## Material to process
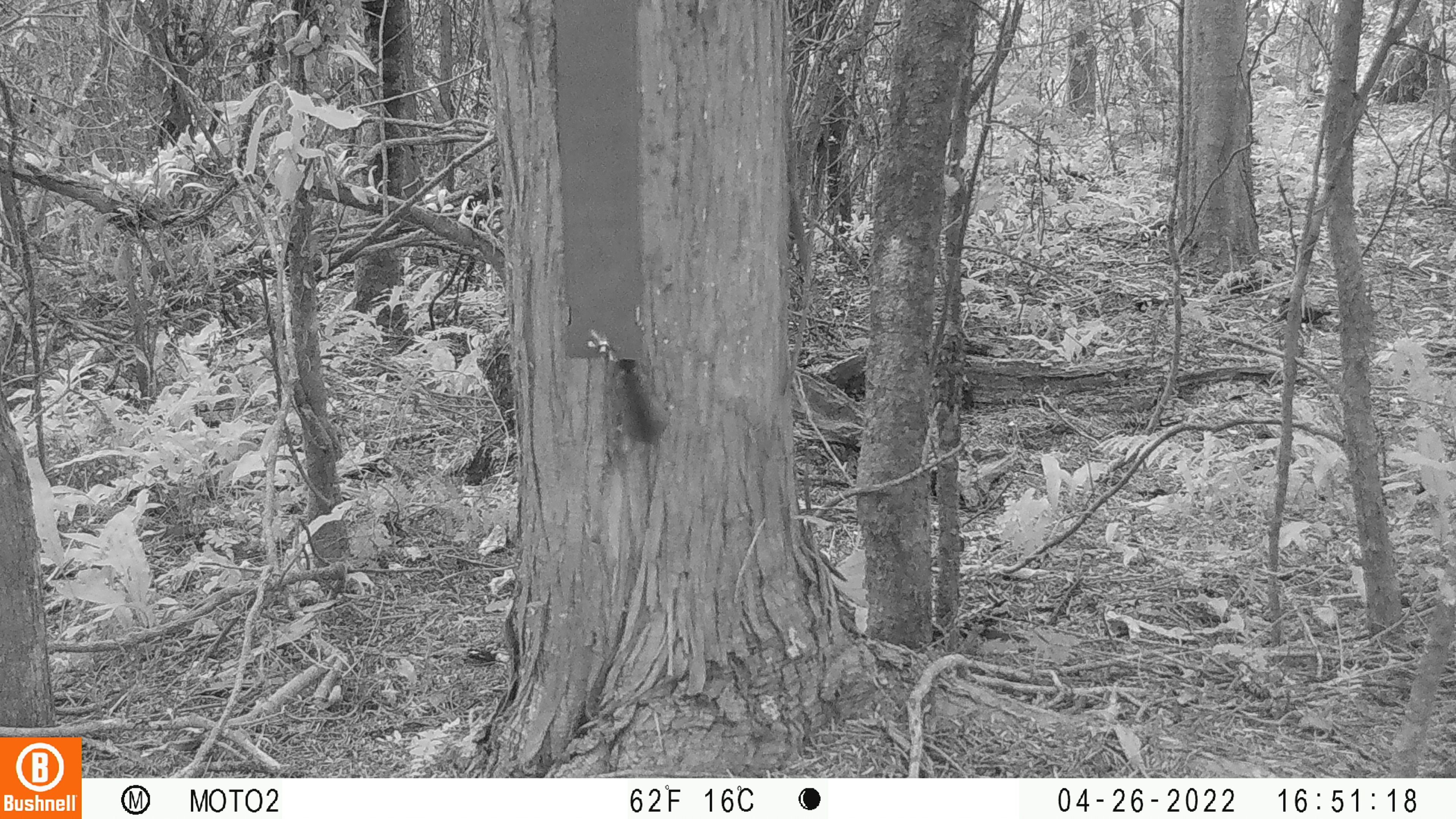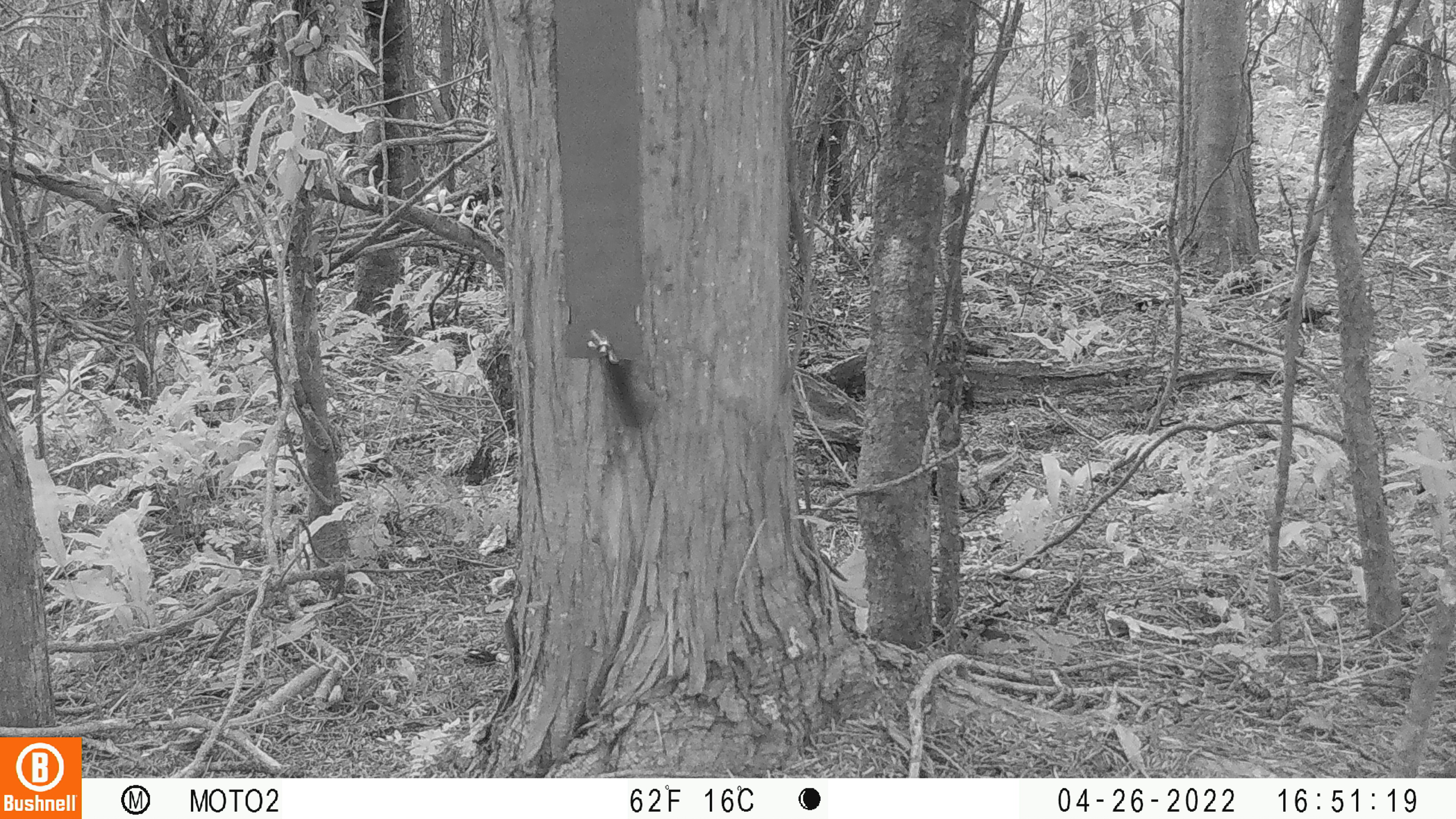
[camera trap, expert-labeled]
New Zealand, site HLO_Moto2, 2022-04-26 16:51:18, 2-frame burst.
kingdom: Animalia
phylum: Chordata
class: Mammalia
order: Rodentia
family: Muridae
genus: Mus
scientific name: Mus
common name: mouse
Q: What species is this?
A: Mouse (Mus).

## Problem requirements
With the pictures removed, return each record above exactly as given.

## Completed exercise
[camera trap, expert-labeled]
New Zealand, site HLO_Moto2, 2022-04-26 16:51:18, 2-frame burst.
kingdom: Animalia
phylum: Chordata
class: Mammalia
order: Rodentia
family: Muridae
genus: Mus
scientific name: Mus
common name: mouse
Q: What species is this?
A: Mouse (Mus).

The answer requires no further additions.